25 Ekim 2018 Perşembe

Pervana – The Breadwinner

“Her şey değişir Pervana. Hikayeler bize bunu hatırlatır.”
Zihnin en büyük derdi hayatta kalmak. Kendi bedenini hayatta tutmaya çalışan zihnin önceliği kendisi; bu sebeple biraz bencil. Çelişkisi hayatta kalması için diğerlerine ihtiyacı olması. Doğada insan bedeni tek başına hayatta kalmak için gerekli fiziksel özelliklere haiz değil. Bunu mağara dönemini hatırlayınca daha iyi anlayabilir ve beynimiz hala aynı beyin... Dolayısıyla hayatta insanların hayatlarını kalmak kabileye ait olmaktan geçiyor. Benin yerini biz alıyor. Biriktirmeye veya sahip olmaya başlayana kadar sıkıntı yokken, sahip olma yanılması ile biz diğerlerine karşı olmaya başlar. Sahip olduğunu kaybetme korkusu ve başkasının sahip olduğunu ele geçirme arzusu savaşları besler. Bu savaşlara başka olgularla beslenir. Irk, dil, millet ve inanışlar ayrımı zenginleştirir...Bir kısır döngü bu şekilde devam eder. Hemen hemen her ülkenin tarihi aşağı yukarı böyledir. Özellikle de İpek Yolu üzerinde olan Afganistan iseniz...

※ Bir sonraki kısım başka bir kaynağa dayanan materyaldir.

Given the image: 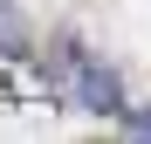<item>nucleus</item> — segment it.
Returning a JSON list of instances; mask_svg holds the SVG:
<instances>
[{"label": "nucleus", "mask_w": 151, "mask_h": 144, "mask_svg": "<svg viewBox=\"0 0 151 144\" xmlns=\"http://www.w3.org/2000/svg\"><path fill=\"white\" fill-rule=\"evenodd\" d=\"M48 82H55V96H69V103H83L96 117H117L124 110V76L96 55L89 41H76V34L48 41Z\"/></svg>", "instance_id": "obj_1"}, {"label": "nucleus", "mask_w": 151, "mask_h": 144, "mask_svg": "<svg viewBox=\"0 0 151 144\" xmlns=\"http://www.w3.org/2000/svg\"><path fill=\"white\" fill-rule=\"evenodd\" d=\"M0 55L7 62H35V34H28V21L14 7H0Z\"/></svg>", "instance_id": "obj_2"}, {"label": "nucleus", "mask_w": 151, "mask_h": 144, "mask_svg": "<svg viewBox=\"0 0 151 144\" xmlns=\"http://www.w3.org/2000/svg\"><path fill=\"white\" fill-rule=\"evenodd\" d=\"M117 124L131 130V137H151V110H137V103H124V110H117Z\"/></svg>", "instance_id": "obj_3"}]
</instances>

Pervana filmi 2000’li yılların başında Taliban’ın iç savaşta olduğu zamanı konu alıyor. Bu sefer de dinleri adına savaşan askerlerin yönetimi ele alarak baskıcı bir yönetim ortaya çıkar. Kızların okuması yasaklanmış, erkeklere sakal, kadınlara peçe zorunluluğu getirilmiştir. Hatta kadınların tek başına örtülü bile olsalar dışarı çıkma yasağı getirilmiştir. Televizyon, sinema ve müzik yasaklanmıştır. Tüm bunlar inanca dayalı olabilir mi? Yasaklar, cezalar, idamlar, çocuk yaşta kızlarla evlenmeler... Bunlar inancın eseri olabilir mi? “Kim olursan ol, gel” diyen Mevlana’nın bakışının tam zıddı ve sonucu zulüm olan her akım, yıkıcıdır ve gerçek dindarlıkla ilgisi yoktur.

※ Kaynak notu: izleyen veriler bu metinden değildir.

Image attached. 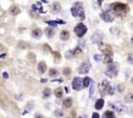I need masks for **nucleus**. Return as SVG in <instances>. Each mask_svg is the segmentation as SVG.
<instances>
[{
	"label": "nucleus",
	"instance_id": "17",
	"mask_svg": "<svg viewBox=\"0 0 133 118\" xmlns=\"http://www.w3.org/2000/svg\"><path fill=\"white\" fill-rule=\"evenodd\" d=\"M43 32L42 30L39 28H36L32 30V36L33 37L36 39H40L42 37Z\"/></svg>",
	"mask_w": 133,
	"mask_h": 118
},
{
	"label": "nucleus",
	"instance_id": "1",
	"mask_svg": "<svg viewBox=\"0 0 133 118\" xmlns=\"http://www.w3.org/2000/svg\"><path fill=\"white\" fill-rule=\"evenodd\" d=\"M110 8L114 13L118 16L123 17L127 13L129 10V6L127 4L122 3L120 2H116L110 5Z\"/></svg>",
	"mask_w": 133,
	"mask_h": 118
},
{
	"label": "nucleus",
	"instance_id": "28",
	"mask_svg": "<svg viewBox=\"0 0 133 118\" xmlns=\"http://www.w3.org/2000/svg\"><path fill=\"white\" fill-rule=\"evenodd\" d=\"M90 82H91V79L88 77H86L84 78V79L83 81V87H88L89 86V84H90Z\"/></svg>",
	"mask_w": 133,
	"mask_h": 118
},
{
	"label": "nucleus",
	"instance_id": "13",
	"mask_svg": "<svg viewBox=\"0 0 133 118\" xmlns=\"http://www.w3.org/2000/svg\"><path fill=\"white\" fill-rule=\"evenodd\" d=\"M45 23L47 24H48L50 26H52V27H57L58 24H61V25H64V24H66V22L63 21V20H60V19H58L57 20H49V21H46Z\"/></svg>",
	"mask_w": 133,
	"mask_h": 118
},
{
	"label": "nucleus",
	"instance_id": "33",
	"mask_svg": "<svg viewBox=\"0 0 133 118\" xmlns=\"http://www.w3.org/2000/svg\"><path fill=\"white\" fill-rule=\"evenodd\" d=\"M52 53L53 54L55 59H58V60H60L61 59V55L57 51H52Z\"/></svg>",
	"mask_w": 133,
	"mask_h": 118
},
{
	"label": "nucleus",
	"instance_id": "45",
	"mask_svg": "<svg viewBox=\"0 0 133 118\" xmlns=\"http://www.w3.org/2000/svg\"><path fill=\"white\" fill-rule=\"evenodd\" d=\"M42 2H44V3H47V1H44V0H43V1H42Z\"/></svg>",
	"mask_w": 133,
	"mask_h": 118
},
{
	"label": "nucleus",
	"instance_id": "41",
	"mask_svg": "<svg viewBox=\"0 0 133 118\" xmlns=\"http://www.w3.org/2000/svg\"><path fill=\"white\" fill-rule=\"evenodd\" d=\"M40 82L41 83H46L47 82V79H41Z\"/></svg>",
	"mask_w": 133,
	"mask_h": 118
},
{
	"label": "nucleus",
	"instance_id": "3",
	"mask_svg": "<svg viewBox=\"0 0 133 118\" xmlns=\"http://www.w3.org/2000/svg\"><path fill=\"white\" fill-rule=\"evenodd\" d=\"M70 11L73 17H79L82 20H84L85 19V14L82 2H75L73 6L71 8Z\"/></svg>",
	"mask_w": 133,
	"mask_h": 118
},
{
	"label": "nucleus",
	"instance_id": "40",
	"mask_svg": "<svg viewBox=\"0 0 133 118\" xmlns=\"http://www.w3.org/2000/svg\"><path fill=\"white\" fill-rule=\"evenodd\" d=\"M34 118H43V116L40 114H36Z\"/></svg>",
	"mask_w": 133,
	"mask_h": 118
},
{
	"label": "nucleus",
	"instance_id": "8",
	"mask_svg": "<svg viewBox=\"0 0 133 118\" xmlns=\"http://www.w3.org/2000/svg\"><path fill=\"white\" fill-rule=\"evenodd\" d=\"M72 88L75 91H80L84 88L83 85V79L79 77L73 78L72 81Z\"/></svg>",
	"mask_w": 133,
	"mask_h": 118
},
{
	"label": "nucleus",
	"instance_id": "25",
	"mask_svg": "<svg viewBox=\"0 0 133 118\" xmlns=\"http://www.w3.org/2000/svg\"><path fill=\"white\" fill-rule=\"evenodd\" d=\"M54 94L57 98H61L63 96V89L62 87H59L54 90Z\"/></svg>",
	"mask_w": 133,
	"mask_h": 118
},
{
	"label": "nucleus",
	"instance_id": "35",
	"mask_svg": "<svg viewBox=\"0 0 133 118\" xmlns=\"http://www.w3.org/2000/svg\"><path fill=\"white\" fill-rule=\"evenodd\" d=\"M127 62L129 63L130 64H133V54H130L127 57Z\"/></svg>",
	"mask_w": 133,
	"mask_h": 118
},
{
	"label": "nucleus",
	"instance_id": "32",
	"mask_svg": "<svg viewBox=\"0 0 133 118\" xmlns=\"http://www.w3.org/2000/svg\"><path fill=\"white\" fill-rule=\"evenodd\" d=\"M73 50H68L65 53V57L67 59H69L73 57Z\"/></svg>",
	"mask_w": 133,
	"mask_h": 118
},
{
	"label": "nucleus",
	"instance_id": "16",
	"mask_svg": "<svg viewBox=\"0 0 133 118\" xmlns=\"http://www.w3.org/2000/svg\"><path fill=\"white\" fill-rule=\"evenodd\" d=\"M61 8V7L60 3H59L58 1H56L54 2L53 4L51 5V12L53 14H57L58 12H60Z\"/></svg>",
	"mask_w": 133,
	"mask_h": 118
},
{
	"label": "nucleus",
	"instance_id": "39",
	"mask_svg": "<svg viewBox=\"0 0 133 118\" xmlns=\"http://www.w3.org/2000/svg\"><path fill=\"white\" fill-rule=\"evenodd\" d=\"M51 83H53V82H58L59 83H61L63 82V79H54L52 80V81H51Z\"/></svg>",
	"mask_w": 133,
	"mask_h": 118
},
{
	"label": "nucleus",
	"instance_id": "19",
	"mask_svg": "<svg viewBox=\"0 0 133 118\" xmlns=\"http://www.w3.org/2000/svg\"><path fill=\"white\" fill-rule=\"evenodd\" d=\"M104 105V99H102V98L98 99L96 101V103H95V109L97 110H101L103 108Z\"/></svg>",
	"mask_w": 133,
	"mask_h": 118
},
{
	"label": "nucleus",
	"instance_id": "9",
	"mask_svg": "<svg viewBox=\"0 0 133 118\" xmlns=\"http://www.w3.org/2000/svg\"><path fill=\"white\" fill-rule=\"evenodd\" d=\"M100 18L103 20L104 22L106 23H112L114 21V18L112 16V12L108 10H104L100 14Z\"/></svg>",
	"mask_w": 133,
	"mask_h": 118
},
{
	"label": "nucleus",
	"instance_id": "18",
	"mask_svg": "<svg viewBox=\"0 0 133 118\" xmlns=\"http://www.w3.org/2000/svg\"><path fill=\"white\" fill-rule=\"evenodd\" d=\"M69 37H70V33L69 31L66 30H63L61 31V34H60L61 40H62L63 41H67L69 39Z\"/></svg>",
	"mask_w": 133,
	"mask_h": 118
},
{
	"label": "nucleus",
	"instance_id": "20",
	"mask_svg": "<svg viewBox=\"0 0 133 118\" xmlns=\"http://www.w3.org/2000/svg\"><path fill=\"white\" fill-rule=\"evenodd\" d=\"M44 32H45L46 36L49 39L52 38L55 35L54 30H53V29H52V28H51V27H47V28H46L45 30H44Z\"/></svg>",
	"mask_w": 133,
	"mask_h": 118
},
{
	"label": "nucleus",
	"instance_id": "27",
	"mask_svg": "<svg viewBox=\"0 0 133 118\" xmlns=\"http://www.w3.org/2000/svg\"><path fill=\"white\" fill-rule=\"evenodd\" d=\"M59 75V72L57 69L51 68L49 71V76L50 77H55Z\"/></svg>",
	"mask_w": 133,
	"mask_h": 118
},
{
	"label": "nucleus",
	"instance_id": "11",
	"mask_svg": "<svg viewBox=\"0 0 133 118\" xmlns=\"http://www.w3.org/2000/svg\"><path fill=\"white\" fill-rule=\"evenodd\" d=\"M108 105L112 109L118 112H125V111H127V108L125 107V106L121 105L120 103H112L109 102Z\"/></svg>",
	"mask_w": 133,
	"mask_h": 118
},
{
	"label": "nucleus",
	"instance_id": "10",
	"mask_svg": "<svg viewBox=\"0 0 133 118\" xmlns=\"http://www.w3.org/2000/svg\"><path fill=\"white\" fill-rule=\"evenodd\" d=\"M90 67H91V64L89 62H84L78 68V73L80 75L87 74L89 73Z\"/></svg>",
	"mask_w": 133,
	"mask_h": 118
},
{
	"label": "nucleus",
	"instance_id": "21",
	"mask_svg": "<svg viewBox=\"0 0 133 118\" xmlns=\"http://www.w3.org/2000/svg\"><path fill=\"white\" fill-rule=\"evenodd\" d=\"M91 85H90V88L89 91V98L90 99H94V93L95 91V86H96V83H95L94 81L91 79Z\"/></svg>",
	"mask_w": 133,
	"mask_h": 118
},
{
	"label": "nucleus",
	"instance_id": "7",
	"mask_svg": "<svg viewBox=\"0 0 133 118\" xmlns=\"http://www.w3.org/2000/svg\"><path fill=\"white\" fill-rule=\"evenodd\" d=\"M103 37H104V34H103V31L100 29H98L95 30V32L90 37V40L94 44H99L102 41Z\"/></svg>",
	"mask_w": 133,
	"mask_h": 118
},
{
	"label": "nucleus",
	"instance_id": "30",
	"mask_svg": "<svg viewBox=\"0 0 133 118\" xmlns=\"http://www.w3.org/2000/svg\"><path fill=\"white\" fill-rule=\"evenodd\" d=\"M133 95L131 93H129L128 94H127L125 95V98H124V100L126 103H131L133 102Z\"/></svg>",
	"mask_w": 133,
	"mask_h": 118
},
{
	"label": "nucleus",
	"instance_id": "23",
	"mask_svg": "<svg viewBox=\"0 0 133 118\" xmlns=\"http://www.w3.org/2000/svg\"><path fill=\"white\" fill-rule=\"evenodd\" d=\"M102 118H116V116L112 111L106 110L103 113Z\"/></svg>",
	"mask_w": 133,
	"mask_h": 118
},
{
	"label": "nucleus",
	"instance_id": "34",
	"mask_svg": "<svg viewBox=\"0 0 133 118\" xmlns=\"http://www.w3.org/2000/svg\"><path fill=\"white\" fill-rule=\"evenodd\" d=\"M117 88H118V91H120V92H122V91H123L124 89H125V86H124V85L123 84H120L118 86Z\"/></svg>",
	"mask_w": 133,
	"mask_h": 118
},
{
	"label": "nucleus",
	"instance_id": "31",
	"mask_svg": "<svg viewBox=\"0 0 133 118\" xmlns=\"http://www.w3.org/2000/svg\"><path fill=\"white\" fill-rule=\"evenodd\" d=\"M63 73L64 75L68 76L71 73V69L69 67H64L63 70Z\"/></svg>",
	"mask_w": 133,
	"mask_h": 118
},
{
	"label": "nucleus",
	"instance_id": "42",
	"mask_svg": "<svg viewBox=\"0 0 133 118\" xmlns=\"http://www.w3.org/2000/svg\"><path fill=\"white\" fill-rule=\"evenodd\" d=\"M79 118H88V116L86 114H83L81 116H79Z\"/></svg>",
	"mask_w": 133,
	"mask_h": 118
},
{
	"label": "nucleus",
	"instance_id": "43",
	"mask_svg": "<svg viewBox=\"0 0 133 118\" xmlns=\"http://www.w3.org/2000/svg\"><path fill=\"white\" fill-rule=\"evenodd\" d=\"M5 57H6V54H5V53L0 55V59H5Z\"/></svg>",
	"mask_w": 133,
	"mask_h": 118
},
{
	"label": "nucleus",
	"instance_id": "2",
	"mask_svg": "<svg viewBox=\"0 0 133 118\" xmlns=\"http://www.w3.org/2000/svg\"><path fill=\"white\" fill-rule=\"evenodd\" d=\"M102 48H100V51L103 53L104 59L103 62L105 64H111L113 62V51L112 48L110 45L106 44L105 46H103V44H101Z\"/></svg>",
	"mask_w": 133,
	"mask_h": 118
},
{
	"label": "nucleus",
	"instance_id": "4",
	"mask_svg": "<svg viewBox=\"0 0 133 118\" xmlns=\"http://www.w3.org/2000/svg\"><path fill=\"white\" fill-rule=\"evenodd\" d=\"M99 89L101 94L104 96L106 95H112L114 94V88H113L109 82L106 80H103L101 84H99Z\"/></svg>",
	"mask_w": 133,
	"mask_h": 118
},
{
	"label": "nucleus",
	"instance_id": "38",
	"mask_svg": "<svg viewBox=\"0 0 133 118\" xmlns=\"http://www.w3.org/2000/svg\"><path fill=\"white\" fill-rule=\"evenodd\" d=\"M92 118H100V114L97 112H94L92 114Z\"/></svg>",
	"mask_w": 133,
	"mask_h": 118
},
{
	"label": "nucleus",
	"instance_id": "37",
	"mask_svg": "<svg viewBox=\"0 0 133 118\" xmlns=\"http://www.w3.org/2000/svg\"><path fill=\"white\" fill-rule=\"evenodd\" d=\"M2 76H3V79H8V77H9V76H8V73L6 72V71H5V72L3 73Z\"/></svg>",
	"mask_w": 133,
	"mask_h": 118
},
{
	"label": "nucleus",
	"instance_id": "6",
	"mask_svg": "<svg viewBox=\"0 0 133 118\" xmlns=\"http://www.w3.org/2000/svg\"><path fill=\"white\" fill-rule=\"evenodd\" d=\"M73 31L79 38H83L87 32L88 28L83 23H78L74 27Z\"/></svg>",
	"mask_w": 133,
	"mask_h": 118
},
{
	"label": "nucleus",
	"instance_id": "24",
	"mask_svg": "<svg viewBox=\"0 0 133 118\" xmlns=\"http://www.w3.org/2000/svg\"><path fill=\"white\" fill-rule=\"evenodd\" d=\"M51 91L50 88H45L42 91V98L44 99H47V98H49L51 96Z\"/></svg>",
	"mask_w": 133,
	"mask_h": 118
},
{
	"label": "nucleus",
	"instance_id": "36",
	"mask_svg": "<svg viewBox=\"0 0 133 118\" xmlns=\"http://www.w3.org/2000/svg\"><path fill=\"white\" fill-rule=\"evenodd\" d=\"M94 60L96 61L99 62V61H100V60H101V56H100V55L96 54L94 56Z\"/></svg>",
	"mask_w": 133,
	"mask_h": 118
},
{
	"label": "nucleus",
	"instance_id": "5",
	"mask_svg": "<svg viewBox=\"0 0 133 118\" xmlns=\"http://www.w3.org/2000/svg\"><path fill=\"white\" fill-rule=\"evenodd\" d=\"M119 73V64L118 62H112L107 66L106 70L104 73L110 79L116 77Z\"/></svg>",
	"mask_w": 133,
	"mask_h": 118
},
{
	"label": "nucleus",
	"instance_id": "15",
	"mask_svg": "<svg viewBox=\"0 0 133 118\" xmlns=\"http://www.w3.org/2000/svg\"><path fill=\"white\" fill-rule=\"evenodd\" d=\"M37 69H38V72L40 73L43 74V73H44L47 71V64H46V63L45 62L42 61V62H39L38 65Z\"/></svg>",
	"mask_w": 133,
	"mask_h": 118
},
{
	"label": "nucleus",
	"instance_id": "29",
	"mask_svg": "<svg viewBox=\"0 0 133 118\" xmlns=\"http://www.w3.org/2000/svg\"><path fill=\"white\" fill-rule=\"evenodd\" d=\"M54 115L57 118H61L64 116V112H63V110L57 109L55 110Z\"/></svg>",
	"mask_w": 133,
	"mask_h": 118
},
{
	"label": "nucleus",
	"instance_id": "12",
	"mask_svg": "<svg viewBox=\"0 0 133 118\" xmlns=\"http://www.w3.org/2000/svg\"><path fill=\"white\" fill-rule=\"evenodd\" d=\"M31 8H32V10H33V11H36V10H38L39 13L46 14V12H47V11H45V12L44 11L42 3H41L40 1H37V3L35 4V5H34V4H33L32 6H31Z\"/></svg>",
	"mask_w": 133,
	"mask_h": 118
},
{
	"label": "nucleus",
	"instance_id": "22",
	"mask_svg": "<svg viewBox=\"0 0 133 118\" xmlns=\"http://www.w3.org/2000/svg\"><path fill=\"white\" fill-rule=\"evenodd\" d=\"M63 106L67 108H70L71 106H72L73 104V99L72 98L67 97L63 101Z\"/></svg>",
	"mask_w": 133,
	"mask_h": 118
},
{
	"label": "nucleus",
	"instance_id": "44",
	"mask_svg": "<svg viewBox=\"0 0 133 118\" xmlns=\"http://www.w3.org/2000/svg\"><path fill=\"white\" fill-rule=\"evenodd\" d=\"M65 89H66V93H68V92H69V91H68V89H67V87H65Z\"/></svg>",
	"mask_w": 133,
	"mask_h": 118
},
{
	"label": "nucleus",
	"instance_id": "14",
	"mask_svg": "<svg viewBox=\"0 0 133 118\" xmlns=\"http://www.w3.org/2000/svg\"><path fill=\"white\" fill-rule=\"evenodd\" d=\"M8 12L10 13V15L12 16H16L18 15V14H20L21 12V10L20 7L18 6V5H12L10 7L9 10H8Z\"/></svg>",
	"mask_w": 133,
	"mask_h": 118
},
{
	"label": "nucleus",
	"instance_id": "26",
	"mask_svg": "<svg viewBox=\"0 0 133 118\" xmlns=\"http://www.w3.org/2000/svg\"><path fill=\"white\" fill-rule=\"evenodd\" d=\"M33 107H34V101H33V100H31V101H29V102L27 103L26 110H25V112L23 113V115L27 113V112H29L30 110H31L33 108Z\"/></svg>",
	"mask_w": 133,
	"mask_h": 118
}]
</instances>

Filmin ismi ailesinin üçüncü çocuğu olan kızın ismidir. Abisi ölmüştür. Ailede onun ölümü ile ilgili hiç konuşulmaz. Bu sır bir çeşit dışlamadır. Pervana’nın bir ablası, bir de erkek kardeşi hayattadır. Topal kalmış babası ile evdeki eşyalarını satarak hayatta kalmaya çalışırlar. Babası onu hikayeler ile besler. Bir gün kıza gözünü dikmiş bir asker, Pervana’nın babasını hapishane attırır. Artık evin erkeği yokken hiç biri evden dışarı çıkamaz. Pervana ise Ateş ismini alarak artık erkek çocuğu kılığında evi geçindirir.

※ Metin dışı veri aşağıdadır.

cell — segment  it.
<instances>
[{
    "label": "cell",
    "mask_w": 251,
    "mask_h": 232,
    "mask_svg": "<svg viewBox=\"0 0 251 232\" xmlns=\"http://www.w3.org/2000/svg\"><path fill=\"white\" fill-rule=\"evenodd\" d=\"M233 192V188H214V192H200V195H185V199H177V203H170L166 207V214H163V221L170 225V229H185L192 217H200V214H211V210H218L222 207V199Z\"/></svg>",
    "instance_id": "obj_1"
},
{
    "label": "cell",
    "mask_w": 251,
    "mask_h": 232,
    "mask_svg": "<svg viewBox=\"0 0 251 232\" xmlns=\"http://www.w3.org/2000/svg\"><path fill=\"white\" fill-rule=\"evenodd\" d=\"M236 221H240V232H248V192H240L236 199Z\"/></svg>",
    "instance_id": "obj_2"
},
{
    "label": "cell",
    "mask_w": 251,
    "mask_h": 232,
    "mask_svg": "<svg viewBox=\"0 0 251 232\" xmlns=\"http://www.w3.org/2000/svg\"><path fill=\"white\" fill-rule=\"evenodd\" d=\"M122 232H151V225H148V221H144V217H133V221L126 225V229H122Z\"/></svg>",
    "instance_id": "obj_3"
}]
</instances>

Ölen abisini Süleyman gibidir artık... Hem erkek gibidir, hem de babasının yokluğunda eve ekmek getirendir. Ailede görülmeyenin, erkenden ölenlerin kardeşler veya daha sonraki nesiller tarafından temsil edilmesi sık görüne bir durumdur. Erkek kardeşini de oyalarken uydurduğu hikayenin de kahramanı ölen abisidir...
Sözlerini yükselt, sesini değil. Çiçekleri büyüten yağmurdur, gök gürlemesi değil.